◆ **Your instructions**:
Transcribe the entries below exactly as they appear.

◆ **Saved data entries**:
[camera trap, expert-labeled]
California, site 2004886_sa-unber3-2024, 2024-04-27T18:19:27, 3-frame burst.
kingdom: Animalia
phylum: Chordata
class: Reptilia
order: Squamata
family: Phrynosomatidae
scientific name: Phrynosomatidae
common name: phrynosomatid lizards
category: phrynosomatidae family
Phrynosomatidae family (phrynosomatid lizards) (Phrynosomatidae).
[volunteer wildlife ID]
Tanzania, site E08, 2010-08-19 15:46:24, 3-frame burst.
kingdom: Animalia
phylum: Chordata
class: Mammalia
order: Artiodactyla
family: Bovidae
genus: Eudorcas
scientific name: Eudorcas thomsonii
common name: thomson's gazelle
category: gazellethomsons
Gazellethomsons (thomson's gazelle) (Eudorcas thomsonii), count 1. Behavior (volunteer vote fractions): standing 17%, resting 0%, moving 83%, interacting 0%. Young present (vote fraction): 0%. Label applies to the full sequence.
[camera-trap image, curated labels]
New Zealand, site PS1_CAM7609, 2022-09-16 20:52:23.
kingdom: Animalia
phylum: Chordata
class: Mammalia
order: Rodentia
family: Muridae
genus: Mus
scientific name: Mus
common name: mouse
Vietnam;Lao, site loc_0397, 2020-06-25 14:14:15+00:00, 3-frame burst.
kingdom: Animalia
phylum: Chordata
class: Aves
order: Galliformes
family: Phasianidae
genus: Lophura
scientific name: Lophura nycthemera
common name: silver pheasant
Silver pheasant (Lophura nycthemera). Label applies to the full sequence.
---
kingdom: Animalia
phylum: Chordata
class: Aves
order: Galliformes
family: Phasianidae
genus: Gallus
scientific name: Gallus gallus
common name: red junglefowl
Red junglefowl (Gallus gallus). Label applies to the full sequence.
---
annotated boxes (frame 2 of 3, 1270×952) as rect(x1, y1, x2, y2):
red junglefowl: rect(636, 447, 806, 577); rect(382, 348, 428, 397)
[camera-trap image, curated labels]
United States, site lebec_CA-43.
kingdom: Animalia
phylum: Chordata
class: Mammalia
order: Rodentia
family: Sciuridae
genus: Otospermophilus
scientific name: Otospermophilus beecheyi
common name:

◆ **Response to this exercise**:
[camera trap, expert-labeled]
California, site 2004886_sa-unber3-2024, 2024-04-27T18:19:27, 3-frame burst.
kingdom: Animalia
phylum: Chordata
class: Reptilia
order: Squamata
family: Phrynosomatidae
scientific name: Phrynosomatidae
common name: phrynosomatid lizards
category: phrynosomatidae family
Phrynosomatidae family (phrynosomatid lizards) (Phrynosomatidae).
[volunteer wildlife ID]
Tanzania, site E08, 2010-08-19 15:46:24, 3-frame burst.
kingdom: Animalia
phylum: Chordata
class: Mammalia
order: Artiodactyla
family: Bovidae
genus: Eudorcas
scientific name: Eudorcas thomsonii
common name: thomson's gazelle
category: gazellethomsons
Gazellethomsons (thomson's gazelle) (Eudorcas thomsonii), count 1. Behavior (volunteer vote fractions): standing 17%, resting 0%, moving 83%, interacting 0%. Young present (vote fraction): 0%. Label applies to the full sequence.
[camera-trap image, curated labels]
New Zealand, site PS1_CAM7609, 2022-09-16 20:52:23.
kingdom: Animalia
phylum: Chordata
class: Mammalia
order: Rodentia
family: Muridae
genus: Mus
scientific name: Mus
common name: mouse
Vietnam;Lao, site loc_0397, 2020-06-25 14:14:15+00:00, 3-frame burst.
kingdom: Animalia
phylum: Chordata
class: Aves
order: Galliformes
family: Phasianidae
genus: Lophura
scientific name: Lophura nycthemera
common name: silver pheasant
Silver pheasant (Lophura nycthemera). Label applies to the full sequence.
---
kingdom: Animalia
phylum: Chordata
class: Aves
order: Galliformes
family: Phasianidae
genus: Gallus
scientific name: Gallus gallus
common name: red junglefowl
Red junglefowl (Gallus gallus). Label applies to the full sequence.
---
annotated boxes (frame 2 of 3, 1270×952) as rect(x1, y1, x2, y2):
red junglefowl: rect(636, 447, 806, 577); rect(382, 348, 428, 397)
[camera-trap image, curated labels]
United States, site lebec_CA-43.
kingdom: Animalia
phylum: Chordata
class: Mammalia
order: Rodentia
family: Sciuridae
genus: Otospermophilus
scientific name: Otospermophilus beecheyi
common name:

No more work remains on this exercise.